READING TEXT:
[PATCH] memcg: schedule high reclaim for remote memcgs on high_work

* [PATCH] memcg: schedule high reclaim for remote memcgs on high_work
@ 2019-01-03  1:56 Shakeel Butt
  2019-01-08 14:59 ` Michal Hocko
  0 siblings, 1 reply; 3+ messages in thread
From: Shakeel Butt @ 2019-01-03  1:56 UTC (permalink / raw)
  To: Johannes Weiner, Vladimir Davydov, Michal Hocko, Andrew Morton
  Cc: linux-mm, cgroups, linux-kernel, Shakeel Butt

If a memcg is over high limit, memory reclaim is scheduled to run on
return-to-userland. However it is assumed that the memcg is the current
process's memcg. With remote memcg charging for kmem or swapping in a
page charged to remote memcg, current process can trigger reclaim on
remote memcg. So, schduling reclaim on return-to-userland for remote
memcgs will ignore the high reclaim altogether. So, punt the high
reclaim of remote memcgs to high_work.

Signed-off-by: Shakeel Butt <shakeelb@google.com>
---
 mm/memcontrol.c | 20 ++++++++++++--------
 1 file changed, 12 insertions(+), 8 deletions(-)

DIRECTIVES:
**1)** Summarize the memcg patch in two sentences.
**2)** Answer these questions about the memcg patch:
(a) Who sent it, and on what date?
(b) Which file does it change?
(c) How many insertions and deletions does it make?
Rely on the memcg patch alone for these answers.

RECORDS:
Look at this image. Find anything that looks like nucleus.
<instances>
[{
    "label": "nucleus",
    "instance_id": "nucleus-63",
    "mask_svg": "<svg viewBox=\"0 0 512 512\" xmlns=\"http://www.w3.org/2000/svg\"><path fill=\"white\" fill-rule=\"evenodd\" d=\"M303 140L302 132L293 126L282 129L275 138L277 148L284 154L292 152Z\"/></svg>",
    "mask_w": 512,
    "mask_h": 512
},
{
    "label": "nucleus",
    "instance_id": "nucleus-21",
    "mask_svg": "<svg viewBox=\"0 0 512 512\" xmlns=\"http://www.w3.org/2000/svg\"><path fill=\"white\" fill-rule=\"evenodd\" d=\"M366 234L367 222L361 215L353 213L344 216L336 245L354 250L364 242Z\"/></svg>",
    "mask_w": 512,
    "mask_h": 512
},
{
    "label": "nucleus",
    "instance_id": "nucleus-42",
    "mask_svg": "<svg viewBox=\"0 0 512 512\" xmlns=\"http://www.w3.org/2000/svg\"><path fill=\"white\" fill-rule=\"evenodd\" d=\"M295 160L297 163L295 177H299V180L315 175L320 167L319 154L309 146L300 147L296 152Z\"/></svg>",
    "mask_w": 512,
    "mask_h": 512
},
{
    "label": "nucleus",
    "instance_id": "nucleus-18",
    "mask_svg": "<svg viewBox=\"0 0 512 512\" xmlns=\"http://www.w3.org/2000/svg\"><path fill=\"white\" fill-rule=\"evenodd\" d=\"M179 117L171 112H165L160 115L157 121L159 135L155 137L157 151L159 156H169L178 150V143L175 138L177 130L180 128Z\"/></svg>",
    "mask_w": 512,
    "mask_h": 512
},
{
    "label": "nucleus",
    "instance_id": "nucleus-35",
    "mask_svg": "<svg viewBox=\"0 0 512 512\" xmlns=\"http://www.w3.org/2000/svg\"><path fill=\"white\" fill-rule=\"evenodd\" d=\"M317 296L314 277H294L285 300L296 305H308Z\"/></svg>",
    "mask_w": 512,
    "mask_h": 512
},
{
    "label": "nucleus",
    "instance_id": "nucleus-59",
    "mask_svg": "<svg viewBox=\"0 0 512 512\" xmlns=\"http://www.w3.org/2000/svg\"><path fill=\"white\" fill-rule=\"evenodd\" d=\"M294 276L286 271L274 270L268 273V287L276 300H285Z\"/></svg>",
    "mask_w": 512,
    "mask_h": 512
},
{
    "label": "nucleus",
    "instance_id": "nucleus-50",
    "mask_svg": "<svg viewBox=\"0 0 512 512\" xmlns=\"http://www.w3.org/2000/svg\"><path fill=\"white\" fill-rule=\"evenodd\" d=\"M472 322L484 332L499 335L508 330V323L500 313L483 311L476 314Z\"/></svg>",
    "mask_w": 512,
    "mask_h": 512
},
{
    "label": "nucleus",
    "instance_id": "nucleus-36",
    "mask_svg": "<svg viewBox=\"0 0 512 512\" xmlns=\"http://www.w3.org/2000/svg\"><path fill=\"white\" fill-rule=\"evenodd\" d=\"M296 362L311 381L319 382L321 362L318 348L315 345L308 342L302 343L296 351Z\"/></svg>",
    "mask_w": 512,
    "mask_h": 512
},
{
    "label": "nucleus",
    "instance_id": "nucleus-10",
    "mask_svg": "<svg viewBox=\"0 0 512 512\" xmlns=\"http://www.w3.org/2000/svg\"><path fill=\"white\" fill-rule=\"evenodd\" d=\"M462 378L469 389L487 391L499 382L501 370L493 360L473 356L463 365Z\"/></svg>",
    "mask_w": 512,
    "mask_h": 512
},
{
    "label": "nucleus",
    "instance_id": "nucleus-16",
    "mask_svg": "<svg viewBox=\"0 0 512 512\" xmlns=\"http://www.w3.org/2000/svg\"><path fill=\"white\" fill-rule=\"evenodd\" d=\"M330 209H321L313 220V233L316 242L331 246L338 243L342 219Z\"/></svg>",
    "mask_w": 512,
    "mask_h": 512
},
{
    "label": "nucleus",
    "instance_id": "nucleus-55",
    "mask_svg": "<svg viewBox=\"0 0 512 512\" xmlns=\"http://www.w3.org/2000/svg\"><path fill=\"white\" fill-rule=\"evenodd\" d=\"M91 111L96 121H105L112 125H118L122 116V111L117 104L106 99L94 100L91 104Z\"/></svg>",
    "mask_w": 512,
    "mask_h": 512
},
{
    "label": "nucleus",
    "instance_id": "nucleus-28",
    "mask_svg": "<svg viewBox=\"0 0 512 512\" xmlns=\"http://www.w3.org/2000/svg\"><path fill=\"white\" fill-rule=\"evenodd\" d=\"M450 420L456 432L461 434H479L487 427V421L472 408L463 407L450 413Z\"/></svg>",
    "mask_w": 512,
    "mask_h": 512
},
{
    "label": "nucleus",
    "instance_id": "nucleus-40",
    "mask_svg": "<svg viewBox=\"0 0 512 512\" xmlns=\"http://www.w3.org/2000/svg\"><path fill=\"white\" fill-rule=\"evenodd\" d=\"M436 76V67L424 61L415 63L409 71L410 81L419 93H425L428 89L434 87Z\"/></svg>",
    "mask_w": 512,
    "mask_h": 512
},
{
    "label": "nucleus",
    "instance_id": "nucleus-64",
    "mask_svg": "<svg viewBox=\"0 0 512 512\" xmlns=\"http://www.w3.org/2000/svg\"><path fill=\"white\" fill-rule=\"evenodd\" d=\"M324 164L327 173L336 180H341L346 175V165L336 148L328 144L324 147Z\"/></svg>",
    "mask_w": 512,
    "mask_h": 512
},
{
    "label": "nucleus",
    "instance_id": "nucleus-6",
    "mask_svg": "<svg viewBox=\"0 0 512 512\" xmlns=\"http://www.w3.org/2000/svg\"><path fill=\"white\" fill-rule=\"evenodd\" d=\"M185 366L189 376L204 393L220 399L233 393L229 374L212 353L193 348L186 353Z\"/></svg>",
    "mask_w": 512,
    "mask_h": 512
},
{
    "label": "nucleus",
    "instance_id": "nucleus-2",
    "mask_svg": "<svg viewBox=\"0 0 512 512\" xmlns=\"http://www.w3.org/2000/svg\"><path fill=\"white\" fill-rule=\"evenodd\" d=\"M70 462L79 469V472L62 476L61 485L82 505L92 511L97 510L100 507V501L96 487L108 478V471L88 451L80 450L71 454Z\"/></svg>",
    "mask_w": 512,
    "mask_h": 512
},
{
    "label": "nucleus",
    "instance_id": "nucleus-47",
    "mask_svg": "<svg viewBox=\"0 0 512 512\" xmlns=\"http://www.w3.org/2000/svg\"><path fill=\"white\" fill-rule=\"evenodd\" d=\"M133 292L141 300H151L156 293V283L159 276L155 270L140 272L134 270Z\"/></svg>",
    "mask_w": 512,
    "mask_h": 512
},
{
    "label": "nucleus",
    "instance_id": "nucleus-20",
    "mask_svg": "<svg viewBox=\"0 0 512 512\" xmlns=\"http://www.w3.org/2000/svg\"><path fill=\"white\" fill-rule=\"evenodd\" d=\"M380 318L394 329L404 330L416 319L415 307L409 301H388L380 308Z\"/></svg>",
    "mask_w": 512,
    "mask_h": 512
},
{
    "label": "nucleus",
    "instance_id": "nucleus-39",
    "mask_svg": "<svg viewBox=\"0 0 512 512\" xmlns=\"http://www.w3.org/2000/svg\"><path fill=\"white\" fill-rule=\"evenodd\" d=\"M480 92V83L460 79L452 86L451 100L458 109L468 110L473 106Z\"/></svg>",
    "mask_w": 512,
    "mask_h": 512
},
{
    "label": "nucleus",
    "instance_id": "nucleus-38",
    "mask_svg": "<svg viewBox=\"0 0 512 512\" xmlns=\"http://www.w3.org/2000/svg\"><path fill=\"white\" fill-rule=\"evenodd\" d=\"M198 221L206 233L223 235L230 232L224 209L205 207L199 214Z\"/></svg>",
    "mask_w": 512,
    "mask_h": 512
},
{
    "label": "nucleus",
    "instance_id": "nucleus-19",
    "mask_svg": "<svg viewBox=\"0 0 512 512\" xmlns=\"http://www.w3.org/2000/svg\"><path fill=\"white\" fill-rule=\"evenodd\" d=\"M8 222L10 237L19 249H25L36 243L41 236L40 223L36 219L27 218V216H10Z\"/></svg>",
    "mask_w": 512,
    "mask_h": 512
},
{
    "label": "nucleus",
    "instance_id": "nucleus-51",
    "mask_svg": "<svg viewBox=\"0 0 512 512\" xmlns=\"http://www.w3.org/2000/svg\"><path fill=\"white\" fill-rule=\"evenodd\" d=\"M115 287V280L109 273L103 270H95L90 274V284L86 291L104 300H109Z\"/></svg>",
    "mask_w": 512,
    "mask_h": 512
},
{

THE SOLUTIONS:
**1)** When a memcg is over its high limit, reclaim is scheduled to run on return-to-userland, which assumes the memcg belongs to the current process, yet remote memcg charging for kmem or swapping in a page charged to a remote memcg lets the current process trigger reclaim on a remote memcg. Because scheduling reclaim on return-to-userland for remote memcgs would ignore the high reclaim altogether, the patch hands off high reclaim of remote memcgs to high_work.

**2)**
(a) Shakeel Butt, on 2019-01-03.
(b) mm/memcontrol.c
(c) 12 insertions and 8 deletions.